● **Aim**
Return every line of the records below verbatim, omitting the pictures.
------ Records provided
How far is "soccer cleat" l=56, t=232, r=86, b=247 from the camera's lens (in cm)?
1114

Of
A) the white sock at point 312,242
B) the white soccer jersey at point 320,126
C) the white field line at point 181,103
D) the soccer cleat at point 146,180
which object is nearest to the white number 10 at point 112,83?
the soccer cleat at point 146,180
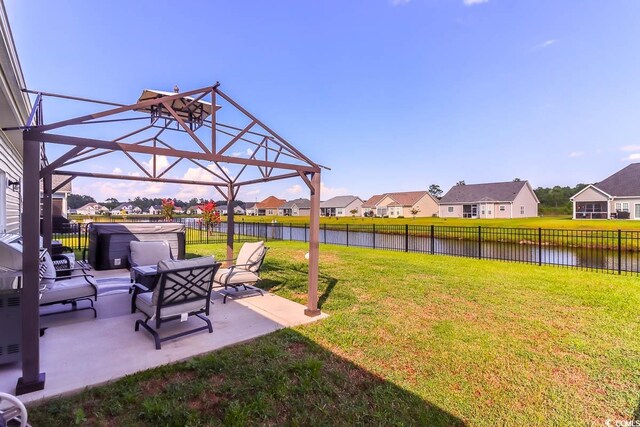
------------
● **Reply to the task**
How far is "soccer cleat" l=56, t=232, r=86, b=247 from the camera's lens (in cm)?
1114

Of
A) the white sock at point 312,242
B) the white soccer jersey at point 320,126
C) the white field line at point 181,103
D) the soccer cleat at point 146,180
which object is nearest to the white number 10 at point 112,83?
the soccer cleat at point 146,180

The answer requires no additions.